» やること
• 1. 本文抜粋を読み、次の問いに答えてください。
(a) 側室の位には品階がいくつありますか。
(b) 『嬪』はどの品階に相当する位ですか。
(c) 『嬪』を一文字だけで読むとき、史料によってどのような読み方がありますか。
• 2. 本文抜粋の要点を二文でまとめてください。
====== 本文抜粋 ======
品階のお話
今まで皆様、このエッセイや、執筆中の『仁祖反正』などを読んでいて、「?」と思ったことがありませんか?
『仁嬪』とか『宜嬪』とか『恭嬪』『禧嬪』etc。時々『正五品』なんて単語も出てくるし……一体何だろう、と。
……あ、思ったことがない?
こりゃまた、失礼しました。
じゃあまあ、話の種に一つ聞き流し宜しくお願いしますよ(何)。
上記に出てくるのは、『●嬪』が側室の位、『正五品』が品階です。
側室の位には、八つの品階があります。
その中で『嬪』は最高位、『正一品』相当の位です。王妃のすぐ下ですね。
蘊蓄サイトによっては、『禧嬪=側室最高位』とか、あたかも『禧嬪』という位があるかのような解説してる所もありますけど、あれは明らかに間違いです。
『嬪』は一文字だけにすると読み方は史料によって違います。『ピン』と読む史料があれば、『ビン』とする史料、『ヒン』とする史料もありますね。
で、『嬪』の場合、その前に尊称を付けます。それが、『“禧”嬪』とか『“淑”嬪』とか言う呼び名になる訳です。
余談ですが『淑嬪』は複数います。違う王様の側室なんですけど、同じ名前……紛らわしいですね。ちなみに、読み方も複数ありまして(しかも、同じ人物に対して)、『スクピン』『スッピン』『スクビン』など。
====== 提供資料 ======
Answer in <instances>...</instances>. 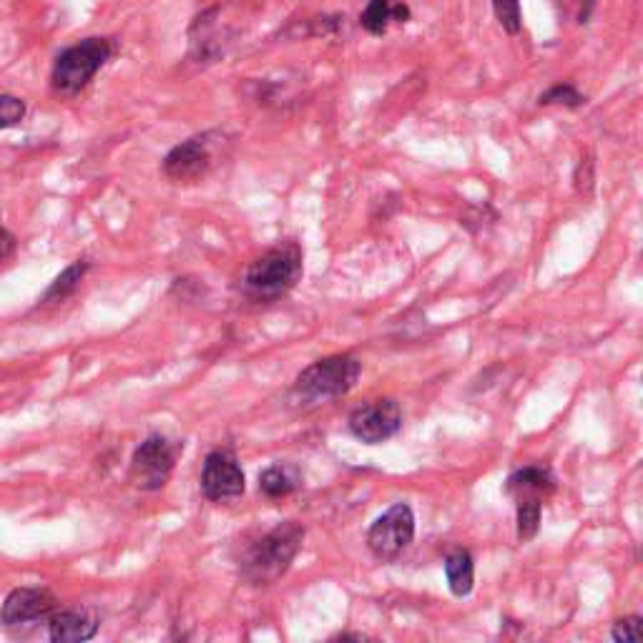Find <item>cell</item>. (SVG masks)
======
» 最終回答
• 1.
(a) 八つです。
(b) 『正一品』です。
(c) 『ピン』『ビン』『ヒン』です。

• 2. 『●嬪』は側室の位、『正五品』は品階を指し、側室の位には八つの品階があって、その最高位の『嬪』は『正一品』に相当します。『嬪』の前には『禧』や『淑』などの尊称が付くので、『禧嬪』という位があるかのような解説は誤りです。